Task prompt – Move everything from the line containing "From this provided" down to the end of the records into your reply, requests included, and add -65 to every number in the answers, both the point coordinates and the distance.

===== Available records

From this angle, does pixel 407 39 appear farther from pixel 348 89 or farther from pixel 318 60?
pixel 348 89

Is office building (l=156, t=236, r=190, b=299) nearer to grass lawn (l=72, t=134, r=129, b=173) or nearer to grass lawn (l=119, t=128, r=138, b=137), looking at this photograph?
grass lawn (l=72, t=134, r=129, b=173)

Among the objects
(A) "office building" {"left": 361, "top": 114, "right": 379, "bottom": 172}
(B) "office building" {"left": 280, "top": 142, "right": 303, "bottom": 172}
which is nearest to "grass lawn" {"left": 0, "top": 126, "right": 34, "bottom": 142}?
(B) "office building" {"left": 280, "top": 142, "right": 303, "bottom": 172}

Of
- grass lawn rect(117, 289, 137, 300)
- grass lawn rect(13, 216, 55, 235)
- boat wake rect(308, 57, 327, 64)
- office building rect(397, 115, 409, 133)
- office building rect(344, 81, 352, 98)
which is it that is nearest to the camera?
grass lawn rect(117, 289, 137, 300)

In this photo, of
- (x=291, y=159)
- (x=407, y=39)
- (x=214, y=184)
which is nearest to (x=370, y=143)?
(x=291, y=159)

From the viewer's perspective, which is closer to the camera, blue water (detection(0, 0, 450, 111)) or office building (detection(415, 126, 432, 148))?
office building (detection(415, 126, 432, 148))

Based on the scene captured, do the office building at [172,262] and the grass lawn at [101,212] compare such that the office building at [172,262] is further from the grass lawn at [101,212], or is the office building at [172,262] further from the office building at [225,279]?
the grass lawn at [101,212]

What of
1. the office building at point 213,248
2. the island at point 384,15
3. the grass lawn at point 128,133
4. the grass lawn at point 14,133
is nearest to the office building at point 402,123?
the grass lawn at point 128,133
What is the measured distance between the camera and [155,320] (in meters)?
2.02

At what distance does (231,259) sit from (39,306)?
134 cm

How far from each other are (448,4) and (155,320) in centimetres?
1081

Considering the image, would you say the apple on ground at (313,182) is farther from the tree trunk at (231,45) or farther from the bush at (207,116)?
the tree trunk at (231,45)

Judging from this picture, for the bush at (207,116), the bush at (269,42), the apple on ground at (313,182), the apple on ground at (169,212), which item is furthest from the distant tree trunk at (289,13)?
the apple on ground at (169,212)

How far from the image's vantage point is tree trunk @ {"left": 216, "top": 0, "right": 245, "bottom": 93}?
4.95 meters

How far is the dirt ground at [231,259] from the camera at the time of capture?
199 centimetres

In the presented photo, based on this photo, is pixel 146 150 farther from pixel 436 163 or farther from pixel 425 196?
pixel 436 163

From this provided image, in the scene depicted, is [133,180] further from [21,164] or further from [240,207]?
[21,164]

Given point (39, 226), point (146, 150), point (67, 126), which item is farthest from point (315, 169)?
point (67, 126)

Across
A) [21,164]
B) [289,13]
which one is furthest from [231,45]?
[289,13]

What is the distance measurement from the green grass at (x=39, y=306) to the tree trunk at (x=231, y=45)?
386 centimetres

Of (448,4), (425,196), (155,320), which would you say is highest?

==========

Solution for this task –
From this provided image, in the scene depicted, is [133,180] further from [21,164] or further from [240,207]?
[-44,99]

Given point (39, 226), point (146, 150), point (67, 126), which item is farthest from point (315, 169)?
point (2, 61)

Across
A) [21,164]
B) [289,13]
which one is furthest from [231,45]?
[224,-52]

What is the distance measurement from the green grass at (x=39, y=306) to the tree trunk at (x=231, y=45)?
321 centimetres

Of (448,4), (425,196), (155,320), which would you say is highest?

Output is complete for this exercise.